The atmospheric concentration of carbon dioxide (CO2) has recently reached a “milestone” of 400 parts per million (ppm). In some circles, this announcement has been met with consternation and gnashing of teeth. The proper reaction is celebration.
The growth in the atmospheric CO2 concentration over the past several centuries is primarily the result of mankind’s thirst for energy—largely in the form of fossil fuels. According to the World Bank, fossil fuel energy supplies about 80% of the world’s energy production—a value which has been pretty much constant for the past 40 years. During that time, the global population increased by 75%, and global energy use doubled. Global per capita energy use increased, while global energy use per $1000 GDP declined. We are using more energy, but we are using it more efficiently. In the developed world, life expectancy has doubled since the dawn of the fossil fuel era.
Of course, burning fossil fuels to produce energy results in the emission of carbon dioxide into the atmosphere, tipping the natural balance of annual CO2 flux and leading to a gradual build-up.
There are two primary externalities that result from our emissions of carbon dioxide into the atmosphere—1) an enhancement of the greenhouse effect, which results in an alteration of the energy flow in the earth’s climate and a general tendency to warm the global average surface temperature, and 2) an enhancement of the rate of photosynthesis in plants and a general tendency to result in more efficient growth and an overall healthier condition of vegetation (including crops). There’s incontrovertible evidence that the planet is both warmer and greener than it was 100 years ago.
As we continually document (see here for our latest post), more and more science is suggesting that the rate (and thus magnitude at any point in time) of CO2-induced climate change is not as great as commonly portrayed. The lower the rate of change, the lower the resulting impact. If the rate is low enough, carbon dioxide emissions confer a net benefit. We’d like to remind readers that “it’s not the heat, it’s the sensitivity,” when it comes to carbon dioxide, and the sensitivity appears to have been overestimated.

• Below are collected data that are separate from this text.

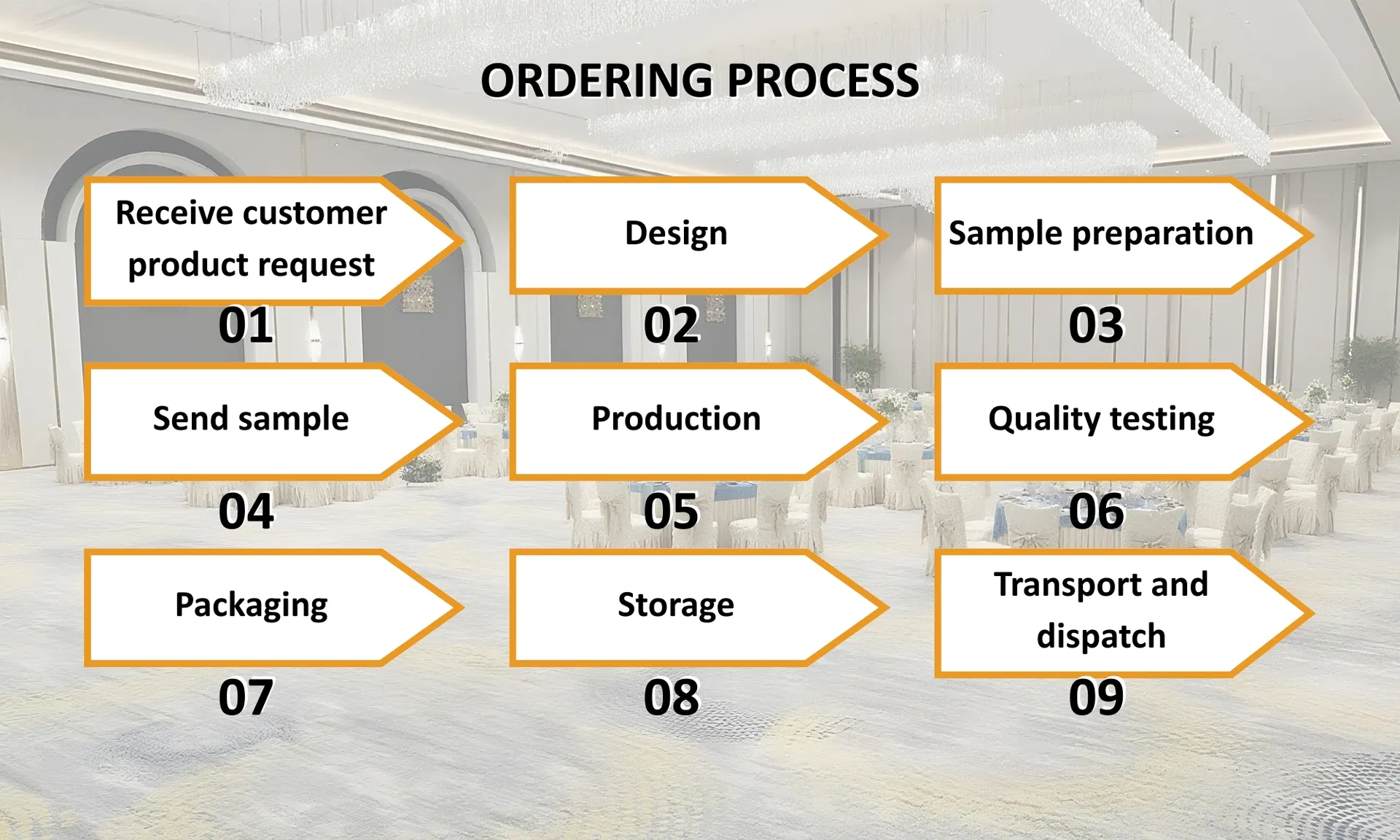 ORDERING PROCESS

Receive customer product request
01

Design
02

Sample preparation
03

Send sample
04

Production
05

Quality testing
06

Packaging
07

Storage
08

Transport and dispatch
09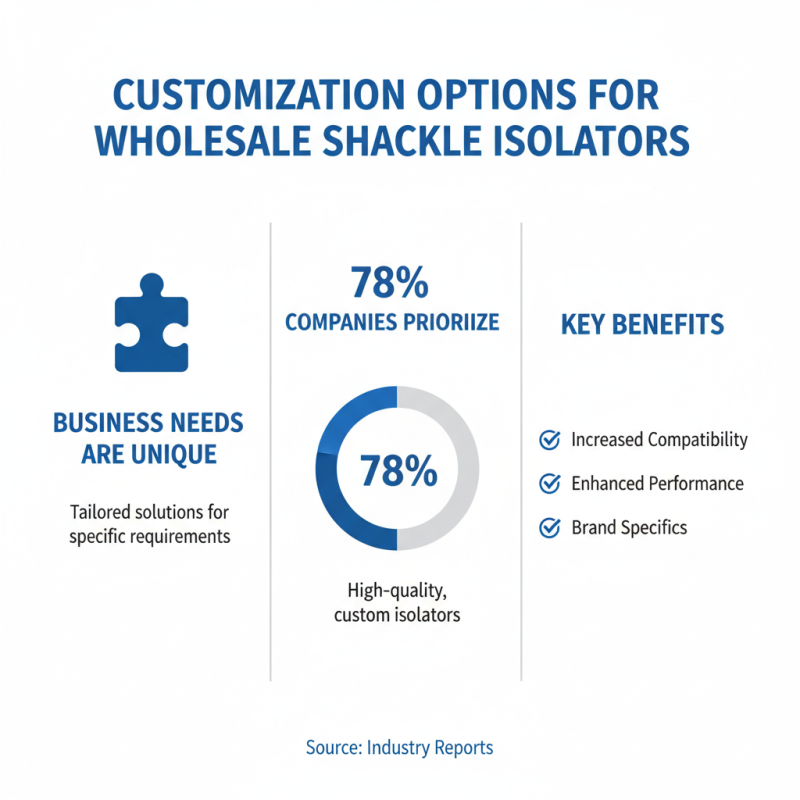 CUSTOMIZATION OPTIONS FOR WHOLESALE SHACKLE ISOLATORS

BUSINESS NEEDS ARE UNIQUE

Tailored solutions for specific requirements

78%
COMPANIES PRIORIIZE

78%

High-quality, custom isolators

KEY BENEFITS

Increased Compatibility

Enhanced Performance

Brand Specifics

Source: Industry Reports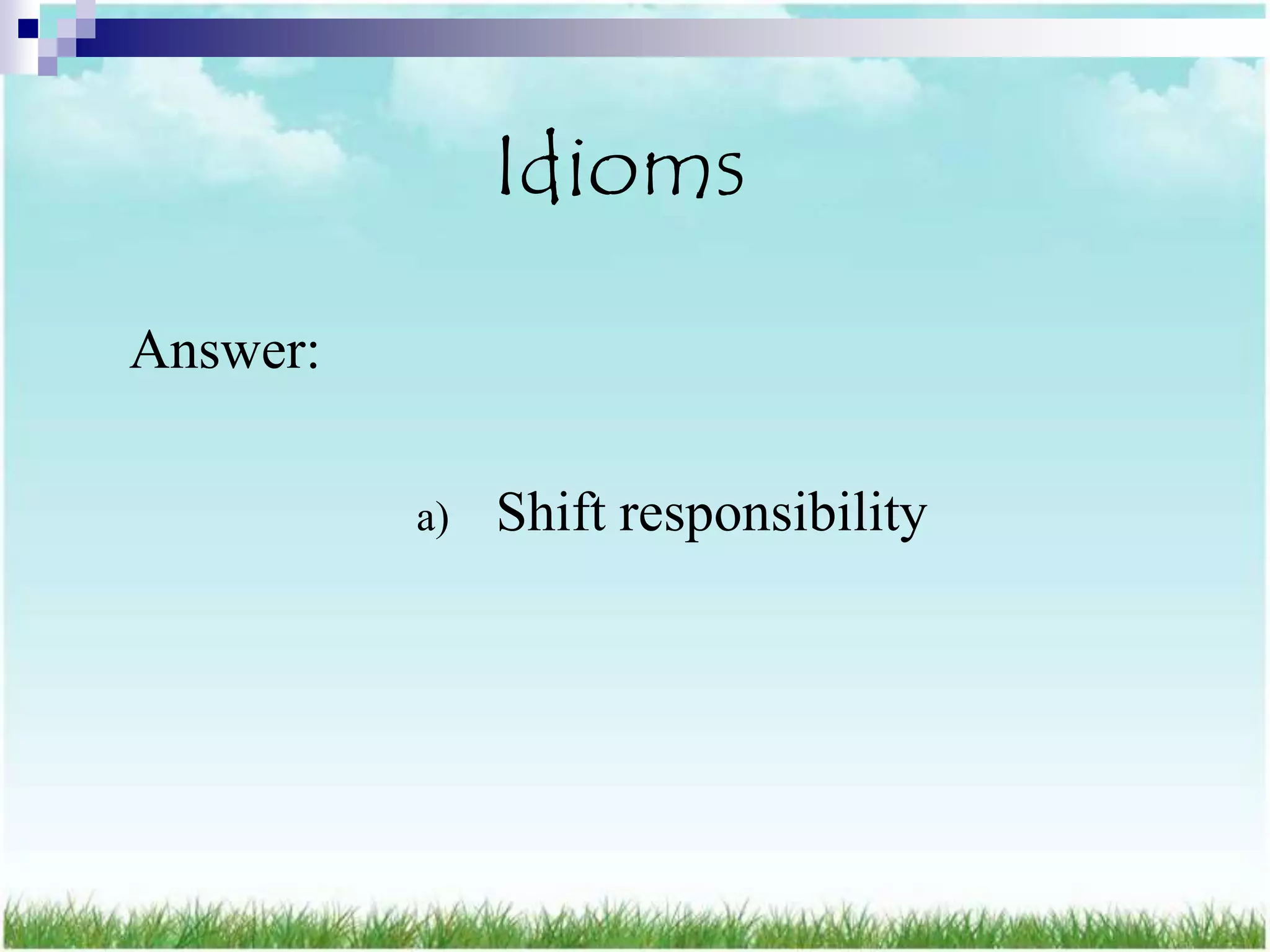 Idioms

Answer:

a) Shift responsibility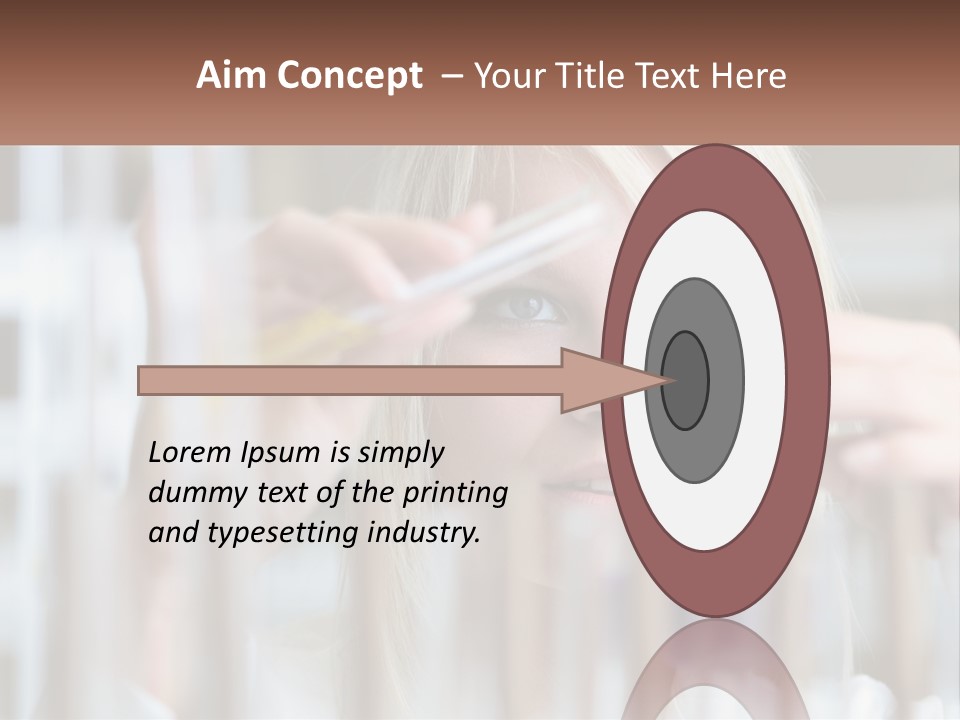 Aim Concept – Your Title Text Here

Lorem Ipsum is simply dummy text of the printing and typesetting industry.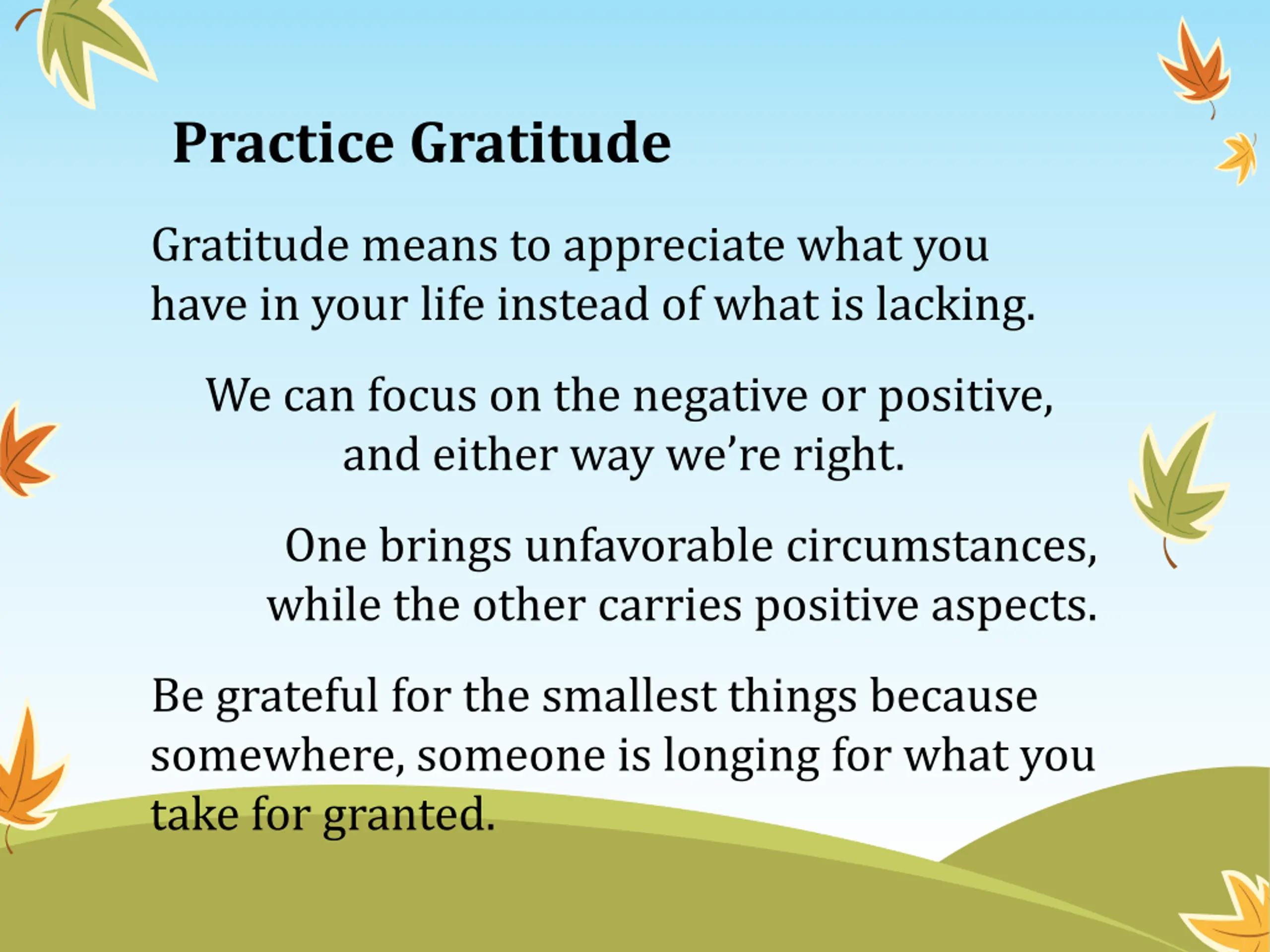 Practice Gratitude

Gratitude means to appreciate what you have in your life instead of what is lacking.

We can focus on the negative or positive, and either way we’re right.

One brings unfavorable circumstances, while the other carries positive aspects.

Be grateful for the smallest things because somewhere, someone is longing for what you take for granted.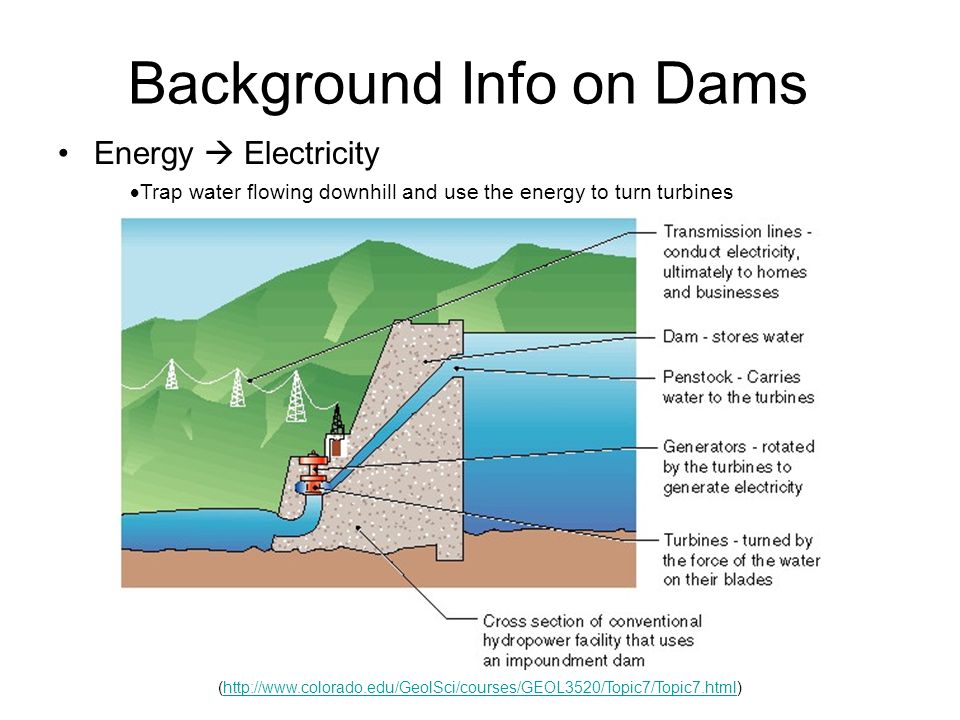 Background Info on Dams

• Energy → Electricity

•Trap water flowing downhill and use the energy to turn turbines

Transmission lines - conduct electricity, ultimately to homes and businesses

Dam - stores water

Penstock - Carries water to the turbines

Generators - rotated by the turbines to generate electricity

Turbines - turned by the force of the water on their blades

Cross section of conventional hydropower facility that uses an impoundment dam

(http://www.colorado.edu/GeolSci/courses/GEOL3520/Topic7/Topic7.html)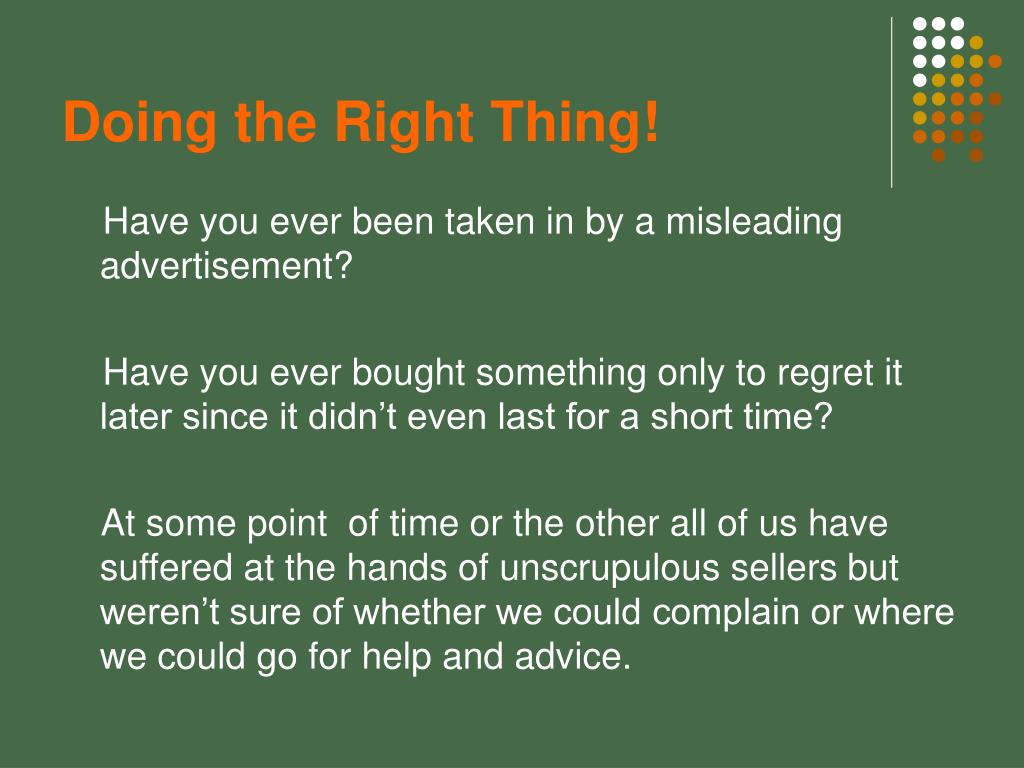 Doing the Right Thing!

Have you ever been taken in by a misleading advertisement?

Have you ever bought something only to regret it later since it didn’t even last for a short time?

At some point  of time or the other all of us have suffered at the hands of unscrupulous sellers but weren’t sure of whether we could complain or where we could go for help and advice.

As new science erodes the foundation of climate worry, new technologies are expanding recoverable fossil fuel resources. Horizontal drilling and hydraulic fracturing have opened up vast expanses of fossil fuel resources—mainly natural gas—that were untouchable just a few years ago. The discovery that the world is awash in hundreds of years of recoverable fuels is a game-changer, given the strong correlation between energy use per capita and life expectancy.
400ppm of carbon dioxide in the atmosphere should remind us of our continuing success at expanding the global supply of energy to meet a growing demand. That success which ultimately leads to an improvement of the global standard of living and a reduction in vulnerability to the vagaries of weather and climate.
400pm is cause for celebration. “A world lit only by fire” is not.